• TASK STATEMENT
Select every line of the listing that contains the string "instances". Matches must have the same uppercase and lowercase letters.

• EXTRACTED MATERIAL
··········

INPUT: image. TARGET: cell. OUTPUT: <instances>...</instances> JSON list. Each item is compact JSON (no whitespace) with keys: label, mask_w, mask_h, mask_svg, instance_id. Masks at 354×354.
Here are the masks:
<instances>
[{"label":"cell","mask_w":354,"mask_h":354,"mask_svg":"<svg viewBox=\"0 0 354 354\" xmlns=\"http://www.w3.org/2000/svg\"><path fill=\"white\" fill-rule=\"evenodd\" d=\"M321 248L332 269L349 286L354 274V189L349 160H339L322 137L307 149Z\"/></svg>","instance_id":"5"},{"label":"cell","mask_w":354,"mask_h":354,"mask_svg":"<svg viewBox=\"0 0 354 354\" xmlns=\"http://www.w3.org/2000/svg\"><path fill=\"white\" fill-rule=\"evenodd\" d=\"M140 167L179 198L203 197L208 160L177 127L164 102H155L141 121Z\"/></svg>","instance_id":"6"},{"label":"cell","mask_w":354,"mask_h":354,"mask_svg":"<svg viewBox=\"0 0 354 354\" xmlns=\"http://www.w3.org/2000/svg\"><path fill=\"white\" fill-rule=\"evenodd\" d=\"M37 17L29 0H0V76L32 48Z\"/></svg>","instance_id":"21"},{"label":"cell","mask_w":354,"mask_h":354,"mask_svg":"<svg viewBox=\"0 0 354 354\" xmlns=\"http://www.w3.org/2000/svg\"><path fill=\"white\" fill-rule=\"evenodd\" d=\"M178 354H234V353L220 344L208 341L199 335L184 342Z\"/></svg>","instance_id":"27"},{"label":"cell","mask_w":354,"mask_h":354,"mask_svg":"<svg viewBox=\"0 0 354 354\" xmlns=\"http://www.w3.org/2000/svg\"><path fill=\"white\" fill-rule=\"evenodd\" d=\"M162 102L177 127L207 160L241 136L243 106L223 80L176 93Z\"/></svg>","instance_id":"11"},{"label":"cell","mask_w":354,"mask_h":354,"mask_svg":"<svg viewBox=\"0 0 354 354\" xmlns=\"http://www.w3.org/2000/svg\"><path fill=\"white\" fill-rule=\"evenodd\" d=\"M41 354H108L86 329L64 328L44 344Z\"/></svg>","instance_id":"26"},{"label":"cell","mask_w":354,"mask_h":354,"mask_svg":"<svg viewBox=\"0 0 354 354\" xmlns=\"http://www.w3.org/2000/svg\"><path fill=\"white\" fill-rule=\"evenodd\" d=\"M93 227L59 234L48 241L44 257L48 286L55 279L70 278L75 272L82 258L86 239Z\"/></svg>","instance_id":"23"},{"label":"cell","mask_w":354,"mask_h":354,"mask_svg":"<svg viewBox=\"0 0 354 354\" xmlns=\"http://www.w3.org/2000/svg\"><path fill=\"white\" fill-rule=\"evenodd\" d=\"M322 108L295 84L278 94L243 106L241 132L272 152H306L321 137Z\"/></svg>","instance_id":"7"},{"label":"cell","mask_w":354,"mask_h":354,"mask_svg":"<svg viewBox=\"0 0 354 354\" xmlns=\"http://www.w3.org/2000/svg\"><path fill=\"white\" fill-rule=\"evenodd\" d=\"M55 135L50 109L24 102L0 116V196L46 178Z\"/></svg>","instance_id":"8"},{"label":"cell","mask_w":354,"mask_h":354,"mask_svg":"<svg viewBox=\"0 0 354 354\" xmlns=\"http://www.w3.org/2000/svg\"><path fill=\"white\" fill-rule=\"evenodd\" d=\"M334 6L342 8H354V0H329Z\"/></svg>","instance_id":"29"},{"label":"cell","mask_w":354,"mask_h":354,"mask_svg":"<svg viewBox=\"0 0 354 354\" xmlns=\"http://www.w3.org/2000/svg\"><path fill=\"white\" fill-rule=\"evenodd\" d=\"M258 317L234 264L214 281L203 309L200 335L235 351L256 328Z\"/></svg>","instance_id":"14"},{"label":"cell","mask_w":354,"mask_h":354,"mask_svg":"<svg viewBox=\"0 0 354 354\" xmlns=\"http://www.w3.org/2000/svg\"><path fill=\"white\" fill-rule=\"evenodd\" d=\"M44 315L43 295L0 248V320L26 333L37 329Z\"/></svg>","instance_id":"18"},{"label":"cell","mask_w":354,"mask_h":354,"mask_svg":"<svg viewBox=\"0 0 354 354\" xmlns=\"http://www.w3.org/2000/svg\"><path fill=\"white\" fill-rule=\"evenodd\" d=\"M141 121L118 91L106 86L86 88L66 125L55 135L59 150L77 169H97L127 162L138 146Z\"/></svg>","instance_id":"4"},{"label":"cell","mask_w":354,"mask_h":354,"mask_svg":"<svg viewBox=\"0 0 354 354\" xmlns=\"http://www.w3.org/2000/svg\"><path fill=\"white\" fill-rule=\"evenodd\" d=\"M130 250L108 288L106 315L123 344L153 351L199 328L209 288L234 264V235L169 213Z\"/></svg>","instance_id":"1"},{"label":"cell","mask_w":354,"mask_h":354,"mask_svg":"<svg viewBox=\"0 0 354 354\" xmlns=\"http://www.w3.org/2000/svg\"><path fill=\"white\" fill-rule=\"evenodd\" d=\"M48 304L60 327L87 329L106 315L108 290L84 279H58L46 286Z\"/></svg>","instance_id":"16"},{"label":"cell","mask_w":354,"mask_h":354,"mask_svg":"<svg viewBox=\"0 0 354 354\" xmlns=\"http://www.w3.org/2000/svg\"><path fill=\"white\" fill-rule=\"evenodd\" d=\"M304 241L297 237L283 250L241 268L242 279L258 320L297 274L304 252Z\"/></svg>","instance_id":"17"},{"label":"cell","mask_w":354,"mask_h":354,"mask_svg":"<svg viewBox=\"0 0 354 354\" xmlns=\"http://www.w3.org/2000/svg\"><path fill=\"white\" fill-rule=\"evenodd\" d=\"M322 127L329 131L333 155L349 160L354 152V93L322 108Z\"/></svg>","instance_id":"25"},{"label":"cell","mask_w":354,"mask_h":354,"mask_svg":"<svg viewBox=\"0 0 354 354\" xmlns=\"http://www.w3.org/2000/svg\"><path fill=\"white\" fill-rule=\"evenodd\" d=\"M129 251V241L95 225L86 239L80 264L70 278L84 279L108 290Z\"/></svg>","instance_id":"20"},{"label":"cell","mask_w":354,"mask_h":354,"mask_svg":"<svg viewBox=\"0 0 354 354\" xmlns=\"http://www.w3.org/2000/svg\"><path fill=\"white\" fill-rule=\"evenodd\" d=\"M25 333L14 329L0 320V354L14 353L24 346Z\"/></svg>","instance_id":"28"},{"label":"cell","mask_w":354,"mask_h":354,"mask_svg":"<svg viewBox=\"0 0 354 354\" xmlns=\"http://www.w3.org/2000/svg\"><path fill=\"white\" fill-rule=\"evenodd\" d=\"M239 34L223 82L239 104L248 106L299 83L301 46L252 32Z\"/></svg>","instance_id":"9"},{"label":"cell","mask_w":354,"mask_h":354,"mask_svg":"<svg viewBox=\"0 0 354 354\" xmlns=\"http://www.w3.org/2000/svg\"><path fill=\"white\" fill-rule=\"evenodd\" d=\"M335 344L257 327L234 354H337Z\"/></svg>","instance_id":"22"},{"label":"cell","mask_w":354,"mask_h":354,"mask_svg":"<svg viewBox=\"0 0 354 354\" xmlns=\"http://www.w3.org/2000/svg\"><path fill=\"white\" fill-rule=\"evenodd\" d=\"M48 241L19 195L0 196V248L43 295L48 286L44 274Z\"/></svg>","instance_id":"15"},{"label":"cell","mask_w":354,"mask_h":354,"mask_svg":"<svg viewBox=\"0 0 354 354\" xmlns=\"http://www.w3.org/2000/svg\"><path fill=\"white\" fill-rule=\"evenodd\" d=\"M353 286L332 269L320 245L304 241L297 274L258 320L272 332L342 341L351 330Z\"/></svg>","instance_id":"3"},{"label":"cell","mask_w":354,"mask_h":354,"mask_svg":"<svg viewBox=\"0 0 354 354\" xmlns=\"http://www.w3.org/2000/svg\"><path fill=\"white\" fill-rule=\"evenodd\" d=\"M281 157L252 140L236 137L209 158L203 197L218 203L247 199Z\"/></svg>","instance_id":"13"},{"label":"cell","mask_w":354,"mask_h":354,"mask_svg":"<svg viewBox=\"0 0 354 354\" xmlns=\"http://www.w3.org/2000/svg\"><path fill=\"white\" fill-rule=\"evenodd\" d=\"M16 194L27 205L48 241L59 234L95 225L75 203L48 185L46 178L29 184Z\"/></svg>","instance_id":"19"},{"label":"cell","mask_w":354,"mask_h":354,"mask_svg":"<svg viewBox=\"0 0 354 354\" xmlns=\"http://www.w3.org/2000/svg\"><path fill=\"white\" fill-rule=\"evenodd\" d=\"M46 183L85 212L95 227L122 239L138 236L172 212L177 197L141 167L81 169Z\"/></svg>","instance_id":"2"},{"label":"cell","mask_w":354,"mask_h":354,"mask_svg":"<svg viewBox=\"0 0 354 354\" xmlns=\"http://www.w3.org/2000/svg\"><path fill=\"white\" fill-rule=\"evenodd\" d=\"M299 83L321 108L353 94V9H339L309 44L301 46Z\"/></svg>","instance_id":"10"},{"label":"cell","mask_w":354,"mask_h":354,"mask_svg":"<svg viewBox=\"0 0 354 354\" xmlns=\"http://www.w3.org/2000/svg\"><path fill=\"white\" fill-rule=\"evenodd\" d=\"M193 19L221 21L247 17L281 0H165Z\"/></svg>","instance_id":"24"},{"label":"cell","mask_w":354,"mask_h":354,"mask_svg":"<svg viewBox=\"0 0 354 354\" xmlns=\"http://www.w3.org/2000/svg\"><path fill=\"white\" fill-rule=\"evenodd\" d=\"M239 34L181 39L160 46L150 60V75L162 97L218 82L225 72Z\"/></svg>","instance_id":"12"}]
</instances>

··········

• RESULT OF THE TASK
INPUT: image. TARGET: cell. OUTPUT: <instances>...</instances> JSON list. Each item is compact JSON (no whitespace) with keys: label, mask_w, mask_h, mask_svg, instance_id. Masks at 354×354.
<instances>
</instances>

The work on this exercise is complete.